03:57 pm - On Gender Disparity in RPGs
There has been some recent controversy over gender and gaming, bringing up the spectre of evolutionary psychology again that I last talked about in 2006 commentary on an article by Chris Crawford.

Edit: I wrote more on my issues with evolutionary psychology in general in a post on my personal LJ.

Details of posts behind the cut )

First of all, I'd like to explain why I am annoyed by this and what difference I think it makes. The evolutionary explanation is that the D&D gender disparity is "natural" for how RPGs are constructed. If that is accepted among the set of people that care about the gender disparity in RPGs, it has a couple effects.

1) In practical terms, it encourages focusing on ways to construe role-playing completely differently -- i.e. RPGs about completely different subjects, or very different storytelling-focused systems like Everway -- as opposed to addressing issues like having a woman with a straining bodice on the cover. I feel that presenting . For example, Werewolf: The Apocalypse is very much explicitly about taking risks and adventure for glory -- explicitly so. However, my experience is that it has been popular with women.

2) Presenting the difference as essential suggests that to make games appealing to women, they must be less appealing to men. I don't believe this is true.
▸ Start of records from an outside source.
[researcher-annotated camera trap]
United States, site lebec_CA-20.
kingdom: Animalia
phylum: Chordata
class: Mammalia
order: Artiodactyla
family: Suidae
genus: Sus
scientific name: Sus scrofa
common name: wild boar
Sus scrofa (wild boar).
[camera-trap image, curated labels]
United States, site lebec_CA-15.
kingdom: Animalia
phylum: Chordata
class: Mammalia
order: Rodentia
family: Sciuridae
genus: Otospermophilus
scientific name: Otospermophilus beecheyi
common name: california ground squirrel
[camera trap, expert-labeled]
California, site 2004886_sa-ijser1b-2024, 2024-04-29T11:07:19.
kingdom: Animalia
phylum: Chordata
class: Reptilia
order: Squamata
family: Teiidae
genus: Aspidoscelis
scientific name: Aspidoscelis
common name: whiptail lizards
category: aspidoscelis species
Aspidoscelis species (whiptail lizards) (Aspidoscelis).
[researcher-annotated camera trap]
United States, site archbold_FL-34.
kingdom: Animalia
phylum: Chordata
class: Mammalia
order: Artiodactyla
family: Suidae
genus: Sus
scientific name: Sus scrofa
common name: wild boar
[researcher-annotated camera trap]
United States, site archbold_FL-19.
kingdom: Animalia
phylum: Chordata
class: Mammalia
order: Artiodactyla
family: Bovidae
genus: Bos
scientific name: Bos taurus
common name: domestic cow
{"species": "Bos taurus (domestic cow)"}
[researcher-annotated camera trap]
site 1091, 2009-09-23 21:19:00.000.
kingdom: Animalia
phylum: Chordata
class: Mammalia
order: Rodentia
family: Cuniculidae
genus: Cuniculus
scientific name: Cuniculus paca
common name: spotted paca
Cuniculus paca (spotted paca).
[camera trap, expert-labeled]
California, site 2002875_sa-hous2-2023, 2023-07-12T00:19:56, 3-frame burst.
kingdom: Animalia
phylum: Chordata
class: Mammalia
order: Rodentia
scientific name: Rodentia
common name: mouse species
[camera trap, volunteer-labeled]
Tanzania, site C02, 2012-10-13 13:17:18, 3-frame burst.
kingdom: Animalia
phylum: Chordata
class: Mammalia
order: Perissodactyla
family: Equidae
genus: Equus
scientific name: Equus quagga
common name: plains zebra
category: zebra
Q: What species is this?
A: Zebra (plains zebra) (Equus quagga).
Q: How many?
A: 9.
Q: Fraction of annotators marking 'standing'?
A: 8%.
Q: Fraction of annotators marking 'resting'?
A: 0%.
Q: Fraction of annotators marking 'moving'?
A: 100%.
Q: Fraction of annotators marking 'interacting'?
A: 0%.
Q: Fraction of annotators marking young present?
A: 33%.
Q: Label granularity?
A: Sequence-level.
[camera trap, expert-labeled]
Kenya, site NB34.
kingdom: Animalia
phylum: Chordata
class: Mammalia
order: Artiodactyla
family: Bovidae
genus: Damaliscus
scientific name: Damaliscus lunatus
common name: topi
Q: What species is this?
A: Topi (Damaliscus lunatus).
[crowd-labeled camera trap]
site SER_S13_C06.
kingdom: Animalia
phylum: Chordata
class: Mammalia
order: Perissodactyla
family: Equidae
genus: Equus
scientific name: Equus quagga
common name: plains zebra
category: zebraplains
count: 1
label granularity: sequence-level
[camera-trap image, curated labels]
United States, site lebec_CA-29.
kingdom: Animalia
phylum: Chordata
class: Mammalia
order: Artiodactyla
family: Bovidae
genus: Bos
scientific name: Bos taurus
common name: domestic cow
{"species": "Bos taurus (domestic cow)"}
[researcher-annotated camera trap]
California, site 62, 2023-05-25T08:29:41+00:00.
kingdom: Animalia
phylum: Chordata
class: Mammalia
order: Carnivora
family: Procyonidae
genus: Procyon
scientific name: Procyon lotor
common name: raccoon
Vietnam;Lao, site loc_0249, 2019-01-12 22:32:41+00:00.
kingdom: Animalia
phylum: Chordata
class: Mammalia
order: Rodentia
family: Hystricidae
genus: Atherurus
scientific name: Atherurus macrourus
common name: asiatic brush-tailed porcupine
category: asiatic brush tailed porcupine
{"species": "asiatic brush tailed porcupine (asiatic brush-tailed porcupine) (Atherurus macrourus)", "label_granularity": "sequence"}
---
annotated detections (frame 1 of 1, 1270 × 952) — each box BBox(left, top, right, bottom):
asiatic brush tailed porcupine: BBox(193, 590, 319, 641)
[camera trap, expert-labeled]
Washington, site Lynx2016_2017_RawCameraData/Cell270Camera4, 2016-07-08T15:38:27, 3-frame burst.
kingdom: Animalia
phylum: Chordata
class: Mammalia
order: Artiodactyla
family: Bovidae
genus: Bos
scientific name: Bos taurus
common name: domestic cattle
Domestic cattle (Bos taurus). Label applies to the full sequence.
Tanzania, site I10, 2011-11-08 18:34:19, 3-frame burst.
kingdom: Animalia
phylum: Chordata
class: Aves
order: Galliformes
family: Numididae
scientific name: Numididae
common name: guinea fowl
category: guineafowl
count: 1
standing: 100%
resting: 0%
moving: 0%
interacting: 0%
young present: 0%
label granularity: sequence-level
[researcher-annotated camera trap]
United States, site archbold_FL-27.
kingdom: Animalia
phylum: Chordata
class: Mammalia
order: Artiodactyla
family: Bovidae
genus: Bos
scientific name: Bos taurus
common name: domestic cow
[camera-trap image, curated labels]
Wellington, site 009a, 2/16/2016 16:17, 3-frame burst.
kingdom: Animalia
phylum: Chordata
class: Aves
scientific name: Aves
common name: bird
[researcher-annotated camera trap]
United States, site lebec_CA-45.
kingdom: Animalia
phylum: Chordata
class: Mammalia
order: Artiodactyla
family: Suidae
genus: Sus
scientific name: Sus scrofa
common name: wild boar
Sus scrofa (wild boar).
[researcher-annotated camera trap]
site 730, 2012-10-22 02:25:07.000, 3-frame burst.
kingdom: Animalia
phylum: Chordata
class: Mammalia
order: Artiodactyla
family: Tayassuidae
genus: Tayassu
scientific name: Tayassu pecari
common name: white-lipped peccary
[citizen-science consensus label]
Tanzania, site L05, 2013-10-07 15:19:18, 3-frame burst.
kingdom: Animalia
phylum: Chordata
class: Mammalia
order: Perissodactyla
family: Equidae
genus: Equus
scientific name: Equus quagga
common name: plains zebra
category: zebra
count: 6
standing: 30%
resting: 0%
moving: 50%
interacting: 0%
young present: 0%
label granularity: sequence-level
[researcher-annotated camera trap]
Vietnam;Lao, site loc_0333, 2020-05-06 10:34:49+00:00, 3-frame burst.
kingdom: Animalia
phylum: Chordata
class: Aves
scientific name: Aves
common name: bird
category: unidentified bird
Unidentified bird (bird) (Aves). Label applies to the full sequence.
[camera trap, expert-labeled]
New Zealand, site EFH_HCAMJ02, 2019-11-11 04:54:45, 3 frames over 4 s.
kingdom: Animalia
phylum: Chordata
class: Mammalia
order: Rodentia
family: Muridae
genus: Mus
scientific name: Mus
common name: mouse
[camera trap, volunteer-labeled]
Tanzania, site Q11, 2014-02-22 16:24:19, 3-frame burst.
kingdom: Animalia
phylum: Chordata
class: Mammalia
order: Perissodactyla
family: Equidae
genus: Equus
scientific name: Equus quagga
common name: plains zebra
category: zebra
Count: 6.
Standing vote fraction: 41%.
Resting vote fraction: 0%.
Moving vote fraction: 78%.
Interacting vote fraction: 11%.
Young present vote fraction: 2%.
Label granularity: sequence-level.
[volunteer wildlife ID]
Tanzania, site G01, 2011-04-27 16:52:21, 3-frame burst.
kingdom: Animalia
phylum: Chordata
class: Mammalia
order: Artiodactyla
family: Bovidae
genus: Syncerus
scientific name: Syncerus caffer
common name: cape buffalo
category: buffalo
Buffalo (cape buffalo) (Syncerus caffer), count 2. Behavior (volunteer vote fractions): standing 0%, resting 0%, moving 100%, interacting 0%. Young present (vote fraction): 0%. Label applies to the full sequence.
It is interesting that Tweet cites Finland as achieving gender parity, because it seems to me that in Finland -- not only is there more gender parity, but gaming in general is relatively more popular than in the U.S. I suspect that bringing more women into the hobby could make the hobby more popular with men.

3) It suggests that women tend to not be interested in competitive games such as trading card games, requiring more "story and personality". While I don't have any hard numbers on this, my experience is that more abstract boardgames and card games have more female participation than tabletop role-playing games and wargames.

I also take issue with the evolutionary logic used, similar to my issues with Chris Crawford's article. I think they're a bit of a side-track from the gaming issues, though, so I'm not going to detail them here. (cf. my evolutionary psychology post on my personal LJ.)